▶ _EXERCISE MATERIAL_:

====

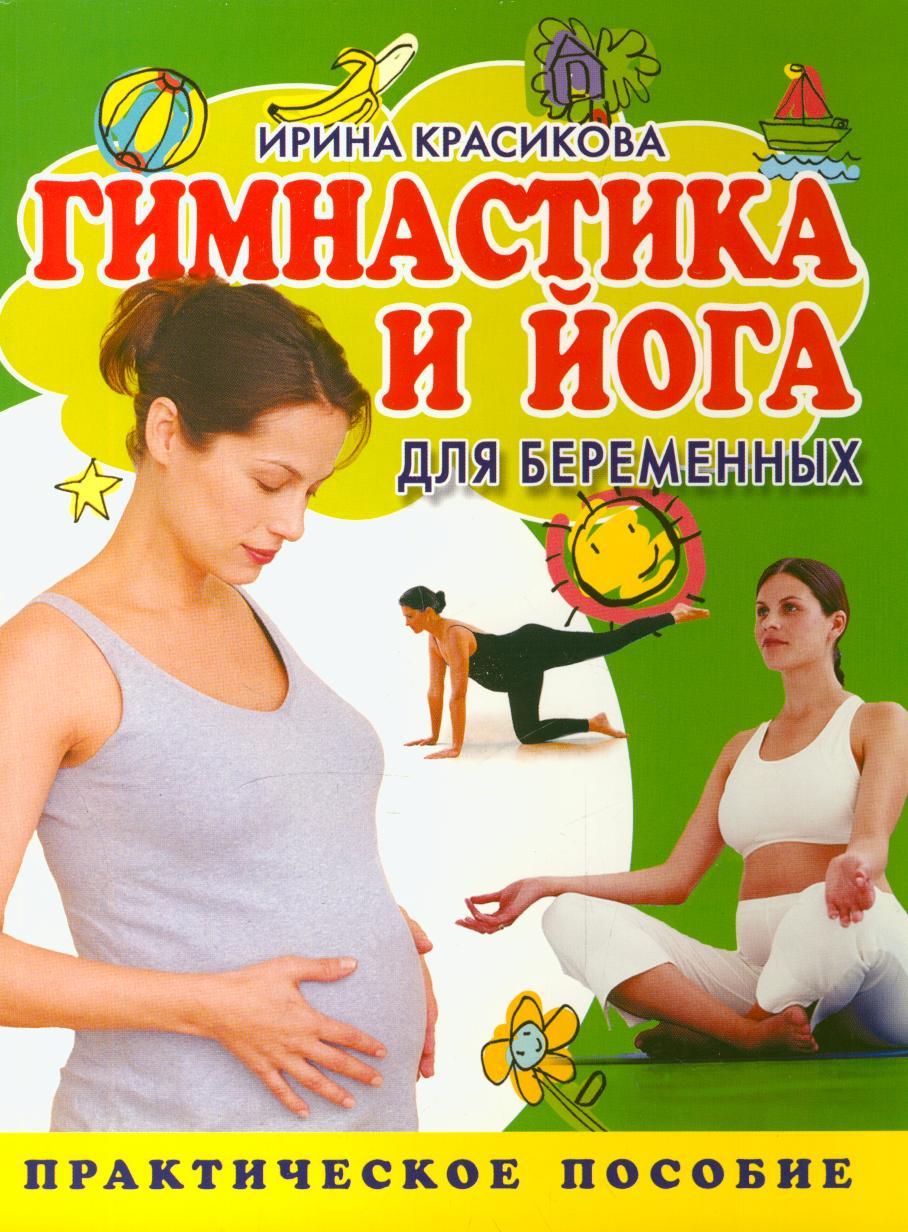 Гимнастика и йога для беременных. Практическое пособие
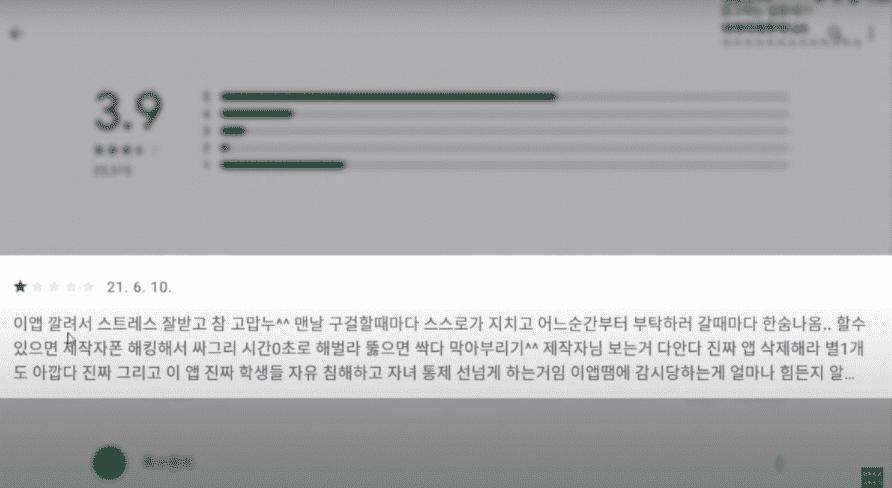 잼민이들이 가장 싫어한다는 선 넘은 어플
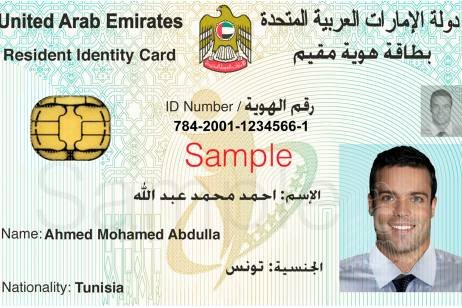 emirates id card Emirates skywards basics if you need to change your name, birth date or gender, please get in touch with us to edit your details you'll need to supply us with a copy of your passport details page to make these changes.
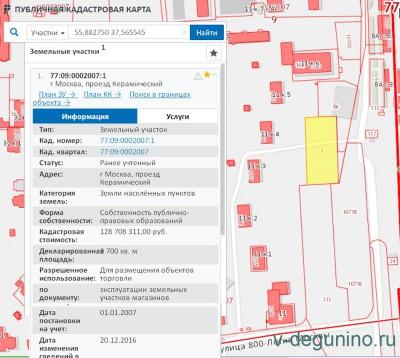 Новые изменения кадастрового плана земельных участков у платформы Бескудниково - Кадаст_Карта_Пятёрочка.jpg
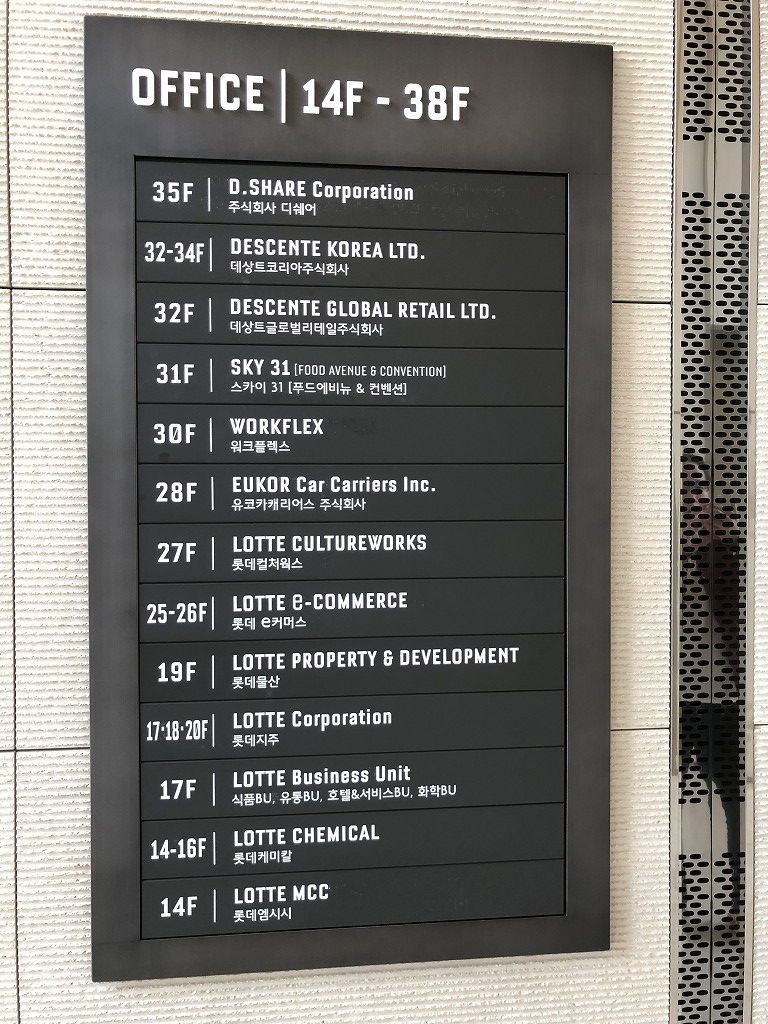 ロッテワールドタワーのオフィス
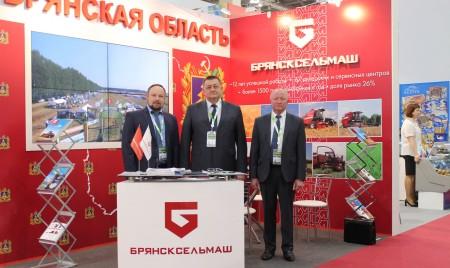 «Брянсксельмаш» на II Всероссийском форуме продовольственной безопасности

====

The whole listing should be retyped word for word; none of its pictures belong in the copy.

▶ _ANSWER TO THE PROBLEM_:
 Гимнастика и йога для беременных. Практическое пособие
 잼민이들이 가장 싫어한다는 선 넘은 어플
 emirates id card Emirates skywards basics if you need to change your name, birth date or gender, please get in touch with us to edit your details you'll need to supply us with a copy of your passport details page to make these changes.
 Новые изменения кадастрового плана земельных участков у платформы Бескудниково - Кадаст_Карта_Пятёрочка.jpg
 ロッテワールドタワーのオフィス
 «Брянсксельмаш» на II Всероссийском форуме продовольственной безопасности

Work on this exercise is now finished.